Politikus Partai Nasdem ini menilai, putusan MK itu merupakan babak baru bagi demokrasi konstitusional Indonesia.
"Di mana peluang untuk mencalonkan presiden dan wakil presiden bisa lebih terbuka diikuti oleh lebih banyak pasangan calon dengan ketentuan yang lebih terbuka," ujar Rifqi.
Diberitakan sebelumnya, MK menghapus presidential threshold melalui putusan perkara nomor 62/PUU-XXII/2024 tentang Undang-undang Pemilu Nomor 7 Tahun 2017.
Salah satu alasannya, ambang batas pencalonan presiden dinilai membatasi pilihan rakyat untuk memilih calon pemimpin.
Sebab, dengan presidential threshold, tidak semua warga negara bisa mencalonkan diri.
"Hal ini berdampak pada terbatasnya hak konstitusional pemilih mendapatkan alternatif yang memadai terkait pasangan calon presiden dan wakil presiden," kata Saldi.
Selain itu, MK berpandangan, presidential threshold berpotensi melahirkan dua pasangan calon presiden dan wakil presiden.
Padahal, pemilu yang hanya diikuti dua pasangan calon bisa membelah masyarakat, menciptakan polarisasi, dan mengancam kebinekaan Indonesia.
Lewat putusan ini, MK menegaskan bahwa semua partai politik berhal mengusulkan calon presiden dan wakil presiden.

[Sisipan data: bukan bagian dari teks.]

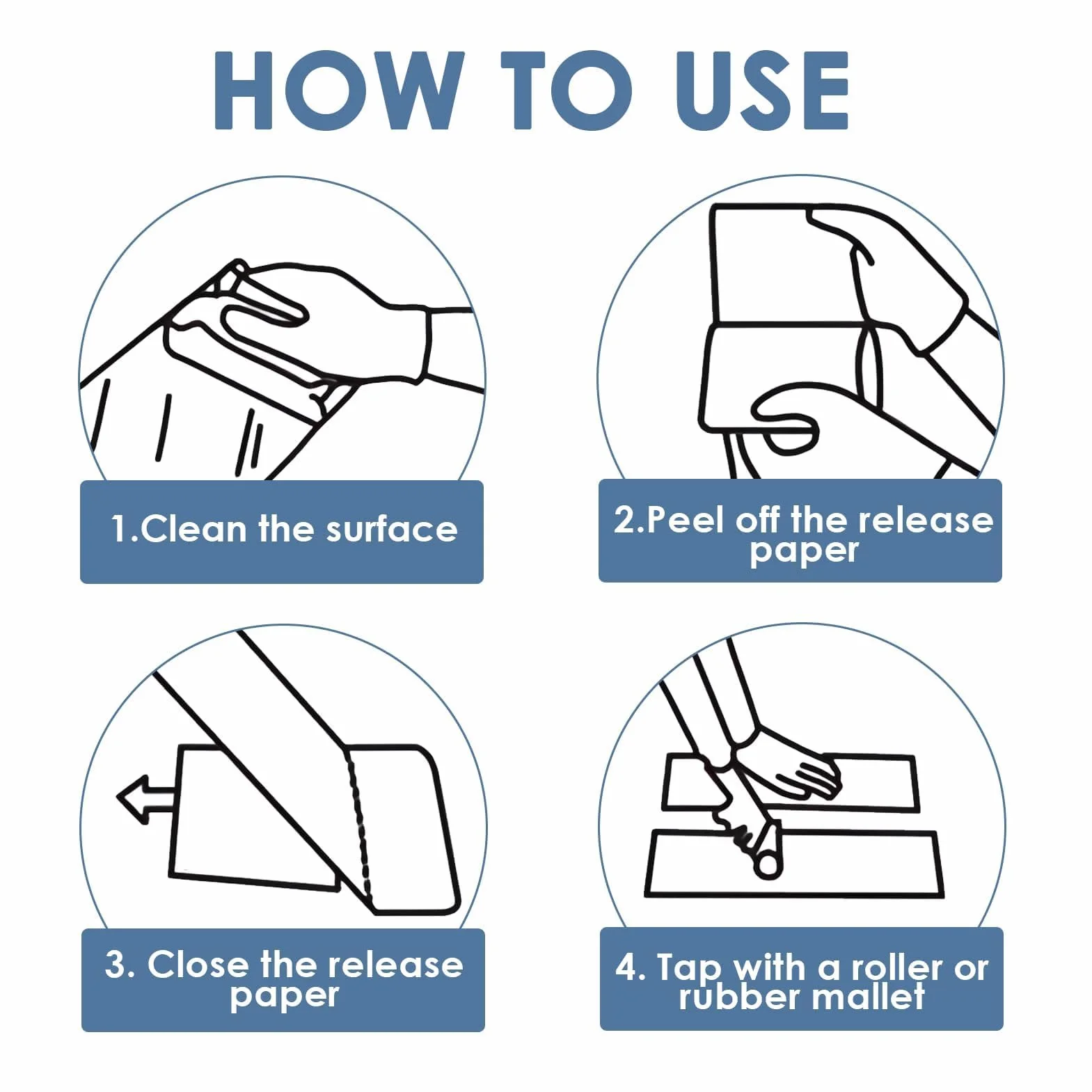 HOW TO USE

1.Clean the surface

2.Peel off the release paper

3. Close the release paper

4. Tap with a roller or rubber mallet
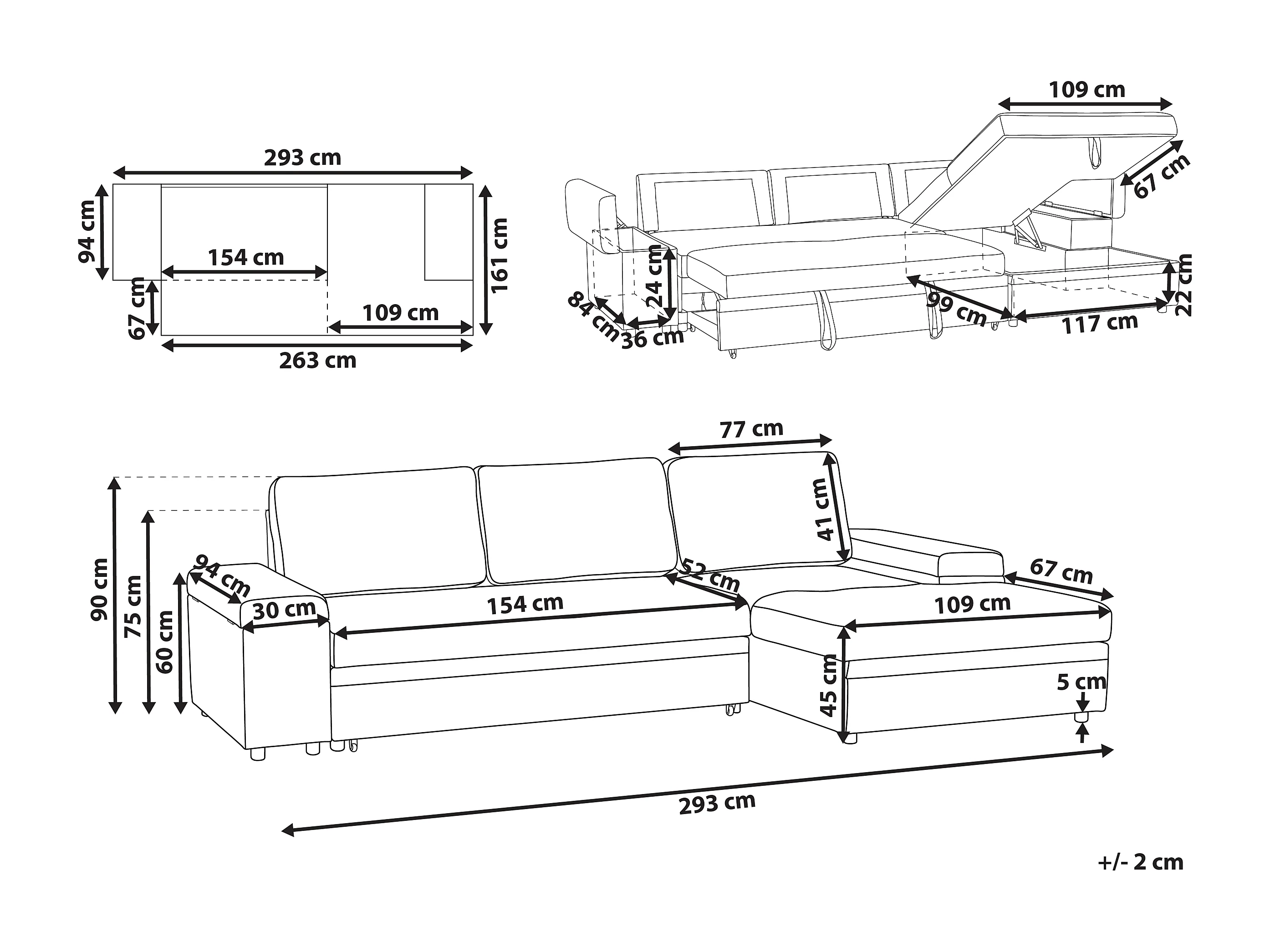 293 cm
94 cm
154 cm
161 cm
67 cm
109 cm
263 cm

109 cm
67 cm
24 cm
84 cm
36 cm
99 cm
117 cm
22 cm

77 cm
41 cm
90 cm
75 cm
60 cm
94 cm
30 cm
154 cm
52 cm
67 cm
109 cm
45 cm
5 cm
293 cm

+/- 2 cm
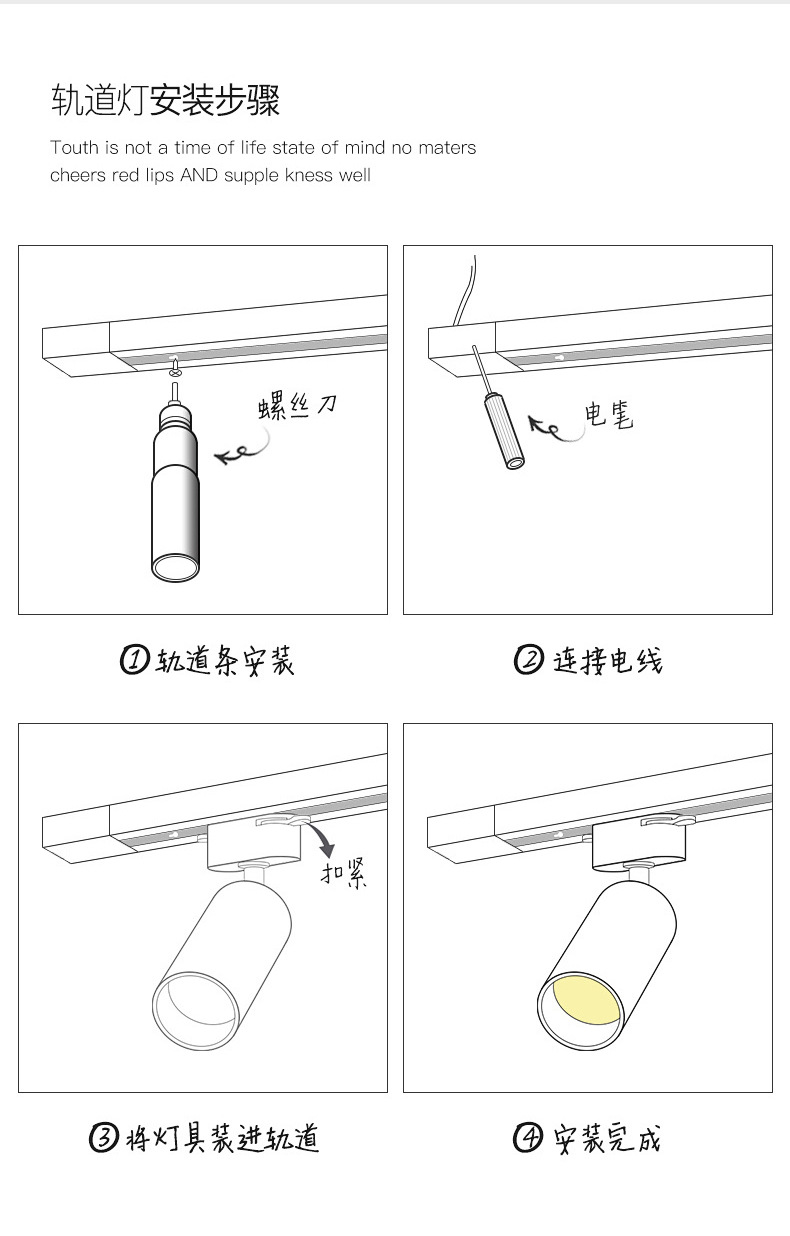 轨道灯安装步骤

Touth is not a time of life state of mind no maters cheers red lips AND supple kness well

螺丝刀

电笔

① 轨道条安装

② 连接电线

扣紧

③ 将灯具装进轨道

④ 安装完成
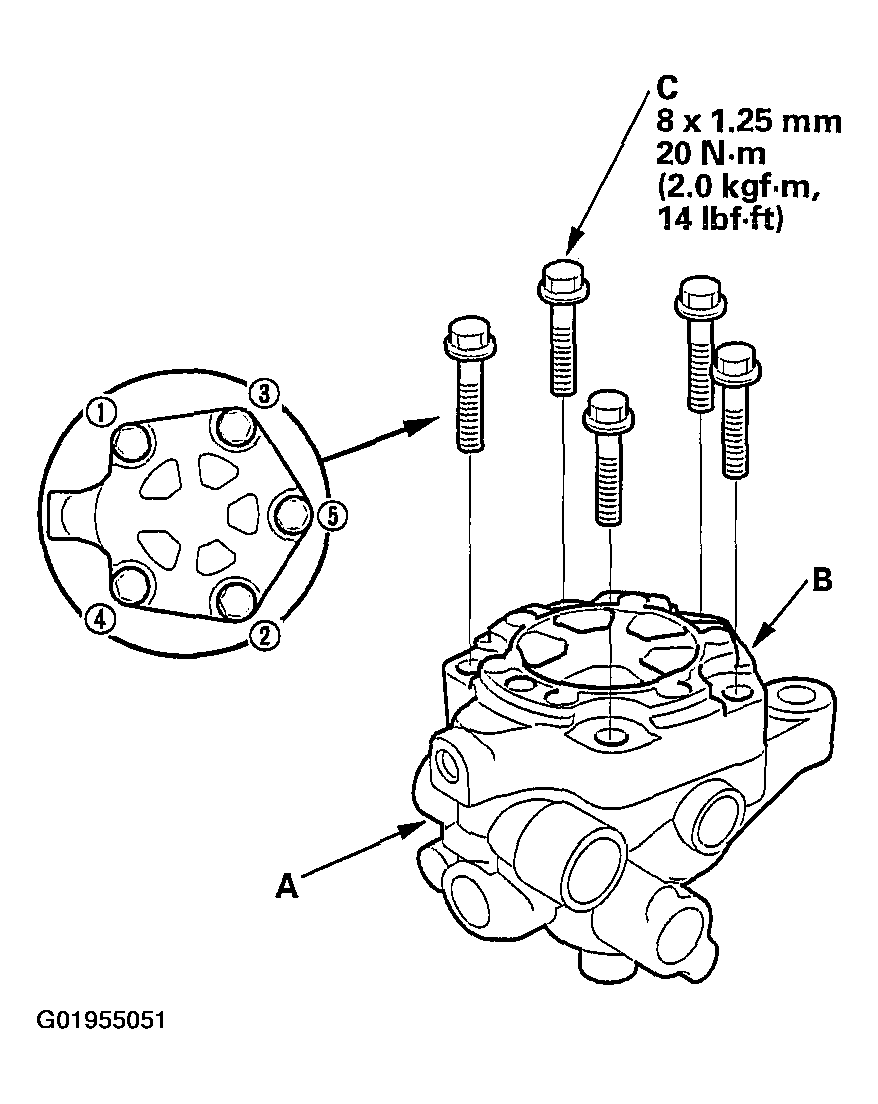 C
8 x 1.25 mm
20 N·m
(2.0 kgf·m,
14 lbf·ft)

1
3
5
4
2

B

A

G01955051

MK lantas meminta DPR dan pemerintah sebagai pembentuk undang-undang mekukan rekayasa konstitusi dengan memperhatikan ketentuan dalam revisi Undang-Undang Pemilu 7/2017.
MK meminta pembentuk undang-undang memperhatikan pengusulan pasangan capres-cawapres tidak didasarkan pada persentase jumlah kursi DPR atau perolehan suara sah nasional.